About this task: Where does the string "frames" appear in the listing below? Copy every line where it does.

Records for the exercise:
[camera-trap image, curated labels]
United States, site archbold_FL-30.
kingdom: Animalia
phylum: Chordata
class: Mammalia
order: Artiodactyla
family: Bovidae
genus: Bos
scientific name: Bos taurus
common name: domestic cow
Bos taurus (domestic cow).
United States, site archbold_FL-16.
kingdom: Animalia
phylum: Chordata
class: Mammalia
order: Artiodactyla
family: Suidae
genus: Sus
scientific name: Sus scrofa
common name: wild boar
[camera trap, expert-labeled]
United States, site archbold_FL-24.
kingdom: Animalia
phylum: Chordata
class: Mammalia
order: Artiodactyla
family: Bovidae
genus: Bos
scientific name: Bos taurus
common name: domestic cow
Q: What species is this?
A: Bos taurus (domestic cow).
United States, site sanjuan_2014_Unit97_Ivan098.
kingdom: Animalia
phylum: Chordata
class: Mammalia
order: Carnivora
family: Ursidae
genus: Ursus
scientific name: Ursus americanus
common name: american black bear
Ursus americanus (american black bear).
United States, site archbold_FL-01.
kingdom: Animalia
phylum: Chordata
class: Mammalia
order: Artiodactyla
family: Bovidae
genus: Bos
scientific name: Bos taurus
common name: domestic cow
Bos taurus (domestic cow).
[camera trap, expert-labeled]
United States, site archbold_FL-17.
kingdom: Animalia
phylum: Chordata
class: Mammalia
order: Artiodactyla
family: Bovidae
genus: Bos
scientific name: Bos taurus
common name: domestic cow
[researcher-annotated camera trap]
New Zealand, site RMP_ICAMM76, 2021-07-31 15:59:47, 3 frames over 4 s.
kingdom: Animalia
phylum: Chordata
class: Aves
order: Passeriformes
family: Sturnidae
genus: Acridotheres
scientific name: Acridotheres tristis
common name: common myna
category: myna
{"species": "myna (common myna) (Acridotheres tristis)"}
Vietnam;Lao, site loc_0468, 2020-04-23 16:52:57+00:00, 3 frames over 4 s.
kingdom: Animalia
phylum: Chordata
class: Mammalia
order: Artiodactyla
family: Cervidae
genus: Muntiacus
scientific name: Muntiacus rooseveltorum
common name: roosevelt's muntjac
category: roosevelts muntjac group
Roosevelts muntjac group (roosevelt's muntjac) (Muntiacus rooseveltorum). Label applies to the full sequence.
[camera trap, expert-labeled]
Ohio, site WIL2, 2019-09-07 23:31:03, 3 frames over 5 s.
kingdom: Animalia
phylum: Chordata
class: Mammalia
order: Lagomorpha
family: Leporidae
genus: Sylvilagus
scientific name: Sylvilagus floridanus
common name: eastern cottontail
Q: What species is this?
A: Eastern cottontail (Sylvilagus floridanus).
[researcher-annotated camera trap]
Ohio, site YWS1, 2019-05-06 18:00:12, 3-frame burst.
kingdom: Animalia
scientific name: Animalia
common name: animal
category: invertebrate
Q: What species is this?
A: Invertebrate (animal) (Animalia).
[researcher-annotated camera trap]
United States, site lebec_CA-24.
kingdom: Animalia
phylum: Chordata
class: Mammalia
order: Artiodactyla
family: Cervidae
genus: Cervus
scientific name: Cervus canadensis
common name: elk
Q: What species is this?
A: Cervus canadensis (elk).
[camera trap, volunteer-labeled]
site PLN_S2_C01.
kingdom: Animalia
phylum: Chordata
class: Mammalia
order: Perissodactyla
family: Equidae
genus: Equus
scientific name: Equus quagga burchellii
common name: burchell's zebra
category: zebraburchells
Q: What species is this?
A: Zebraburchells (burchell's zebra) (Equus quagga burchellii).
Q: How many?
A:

Written response:
New Zealand, site RMP_ICAMM76, 2021-07-31 15:59:47, 3 frames over 4 s.
Vietnam;Lao, site loc_0468, 2020-04-23 16:52:57+00:00, 3 frames over 4 s.
Ohio, site WIL2, 2019-09-07 23:31:03, 3 frames over 5 s.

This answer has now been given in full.